Word for word, restate the lines of the listing below from the line with "Експерти на РИОСВ-Шумен" through the line with "This giraffe was", and do not include the pictures.

Exercise inputs:
= Beginning of Section =

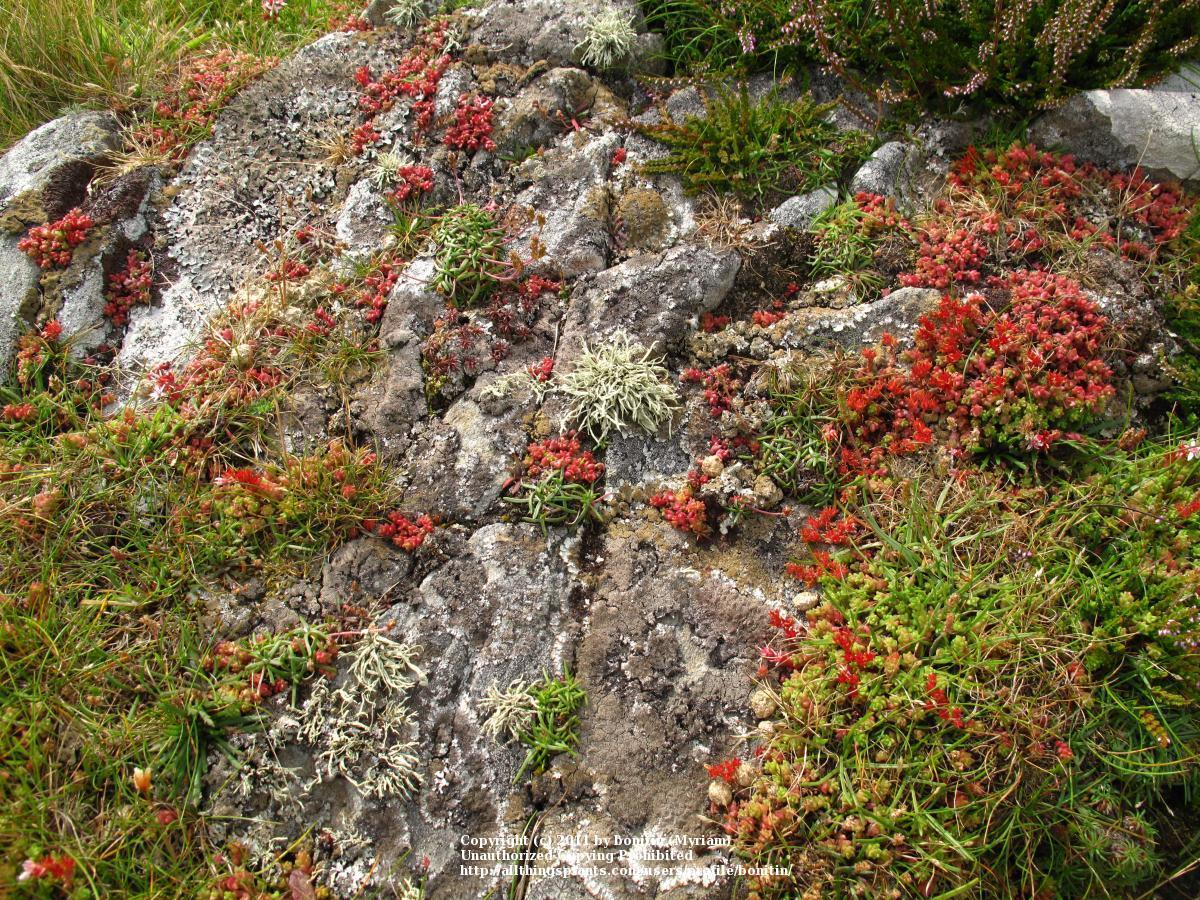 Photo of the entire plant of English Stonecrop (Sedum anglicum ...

= End of Section =
= Beginning of Section =

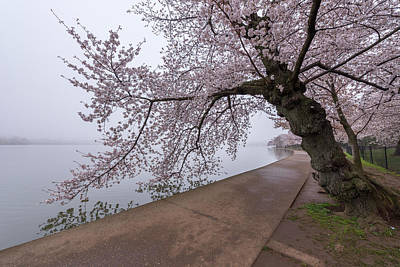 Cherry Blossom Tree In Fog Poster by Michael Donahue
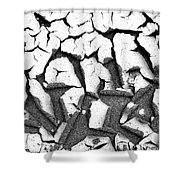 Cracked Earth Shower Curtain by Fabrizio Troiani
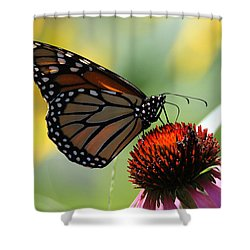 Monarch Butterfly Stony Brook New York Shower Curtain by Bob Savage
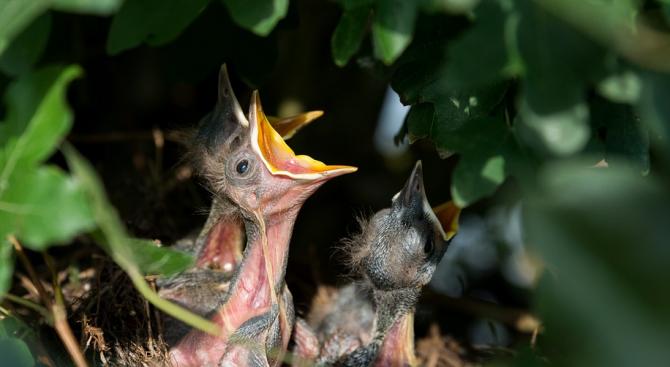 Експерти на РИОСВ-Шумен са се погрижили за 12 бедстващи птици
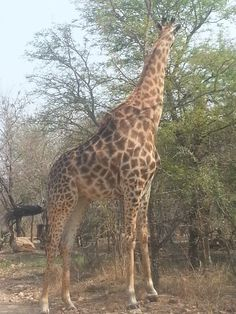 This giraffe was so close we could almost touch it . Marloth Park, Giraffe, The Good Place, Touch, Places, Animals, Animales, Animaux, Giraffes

= End of Section =

Answer to this problem:
 Експерти на РИОСВ-Шумен са се погрижили за 12 бедстващи птици
 This giraffe was so close we could almost touch it . Marloth Park, Giraffe, The Good Place, Touch, Places, Animals, Animales, Animaux, Giraffes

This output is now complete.